# Phase 3: Prediction Experiments
## Code Summarization and Generation Project

This notebook implements and evaluates prediction models:
- Random Forest
- LSTM
- Transformer (CodeBERT)

In [None]:
import sys
sys.path.append('../src')

import yaml
import pandas as pd
import numpy as np
import json
from prediction_models import RandomForestPipeline, LSTMPipeline
from visualization import ClusteringVisualizer, MetricsVisualizer
import matplotlib.pyplot as plt
import seaborn as sns

%matplotlib inline

## 1. Load Data and Configuration

In [None]:
with open('../config/config.yaml', 'r') as f:
    config = yaml.safe_load(f)

df = pd.read_csv('../data/processed/all_features.csv')

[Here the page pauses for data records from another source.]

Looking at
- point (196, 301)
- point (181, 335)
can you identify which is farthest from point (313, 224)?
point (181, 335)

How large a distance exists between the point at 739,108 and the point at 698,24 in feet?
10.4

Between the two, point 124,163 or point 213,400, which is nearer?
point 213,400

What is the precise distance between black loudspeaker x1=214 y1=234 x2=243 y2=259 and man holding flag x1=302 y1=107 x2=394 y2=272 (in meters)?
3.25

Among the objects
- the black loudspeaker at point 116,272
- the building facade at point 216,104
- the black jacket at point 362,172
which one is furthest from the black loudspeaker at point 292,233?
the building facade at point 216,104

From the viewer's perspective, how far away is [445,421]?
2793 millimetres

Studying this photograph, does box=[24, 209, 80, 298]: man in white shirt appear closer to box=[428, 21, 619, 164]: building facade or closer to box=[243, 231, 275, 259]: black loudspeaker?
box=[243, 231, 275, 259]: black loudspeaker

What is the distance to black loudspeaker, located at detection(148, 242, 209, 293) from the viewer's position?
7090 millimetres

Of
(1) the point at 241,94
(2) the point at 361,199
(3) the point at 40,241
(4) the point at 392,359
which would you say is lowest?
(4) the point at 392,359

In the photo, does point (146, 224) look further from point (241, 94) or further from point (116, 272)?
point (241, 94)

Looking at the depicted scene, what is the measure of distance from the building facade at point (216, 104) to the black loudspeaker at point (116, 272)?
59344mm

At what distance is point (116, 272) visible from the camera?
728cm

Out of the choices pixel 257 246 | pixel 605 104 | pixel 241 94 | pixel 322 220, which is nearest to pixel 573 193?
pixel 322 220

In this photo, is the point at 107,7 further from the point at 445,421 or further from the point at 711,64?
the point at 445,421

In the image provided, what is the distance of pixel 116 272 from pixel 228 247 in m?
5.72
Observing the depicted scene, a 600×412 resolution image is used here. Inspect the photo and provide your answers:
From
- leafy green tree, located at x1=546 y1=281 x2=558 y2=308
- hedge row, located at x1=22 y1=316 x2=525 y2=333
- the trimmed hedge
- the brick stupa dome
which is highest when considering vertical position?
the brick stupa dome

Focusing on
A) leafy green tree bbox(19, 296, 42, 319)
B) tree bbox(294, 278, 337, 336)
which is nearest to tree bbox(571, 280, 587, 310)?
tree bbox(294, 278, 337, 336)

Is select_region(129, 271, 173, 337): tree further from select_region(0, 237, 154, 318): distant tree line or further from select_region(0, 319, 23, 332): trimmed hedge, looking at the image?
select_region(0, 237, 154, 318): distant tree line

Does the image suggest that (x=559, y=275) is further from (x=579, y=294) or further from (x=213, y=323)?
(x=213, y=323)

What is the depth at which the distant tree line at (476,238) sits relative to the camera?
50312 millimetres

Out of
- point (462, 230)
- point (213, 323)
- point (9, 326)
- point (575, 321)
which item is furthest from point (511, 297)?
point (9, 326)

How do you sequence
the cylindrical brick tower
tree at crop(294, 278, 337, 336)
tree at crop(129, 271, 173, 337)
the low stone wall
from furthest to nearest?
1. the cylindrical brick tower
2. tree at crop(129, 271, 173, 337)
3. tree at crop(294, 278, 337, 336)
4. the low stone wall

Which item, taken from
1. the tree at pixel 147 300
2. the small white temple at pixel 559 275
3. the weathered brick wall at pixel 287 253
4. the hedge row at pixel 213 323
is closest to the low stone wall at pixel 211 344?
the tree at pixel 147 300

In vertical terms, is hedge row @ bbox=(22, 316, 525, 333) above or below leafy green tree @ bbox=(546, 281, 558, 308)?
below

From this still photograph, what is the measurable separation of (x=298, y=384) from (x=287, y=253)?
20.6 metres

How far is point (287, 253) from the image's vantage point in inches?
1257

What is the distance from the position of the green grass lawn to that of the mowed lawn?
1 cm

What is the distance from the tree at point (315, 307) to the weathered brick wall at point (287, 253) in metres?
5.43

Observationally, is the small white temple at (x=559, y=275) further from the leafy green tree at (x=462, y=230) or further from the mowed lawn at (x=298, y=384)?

print(f"Dataset shape: {df.shape}")
print(f"Languages: {df['language'].value_counts()}")

## 2. Task Definition

We'll predict the programming language based on code complexity features.

In [None]:
# Define target and features
target_col = 'language'

# Select complexity features
complexity_features = [
    'ast_node_count', 'ast_depth', 'ast_leaf_count', 'ast_branching_factor_avg',
    'ast_distinct_node_types', 'cc_mccabe', 'halstead_volume', 'halstead_difficulty',
    'halstead_effort', 'num_if', 'num_for', 'num_while', 'loc'
]

print(f"Predicting: {target_col}")
print(f"Using {len(complexity_features)} complexity features")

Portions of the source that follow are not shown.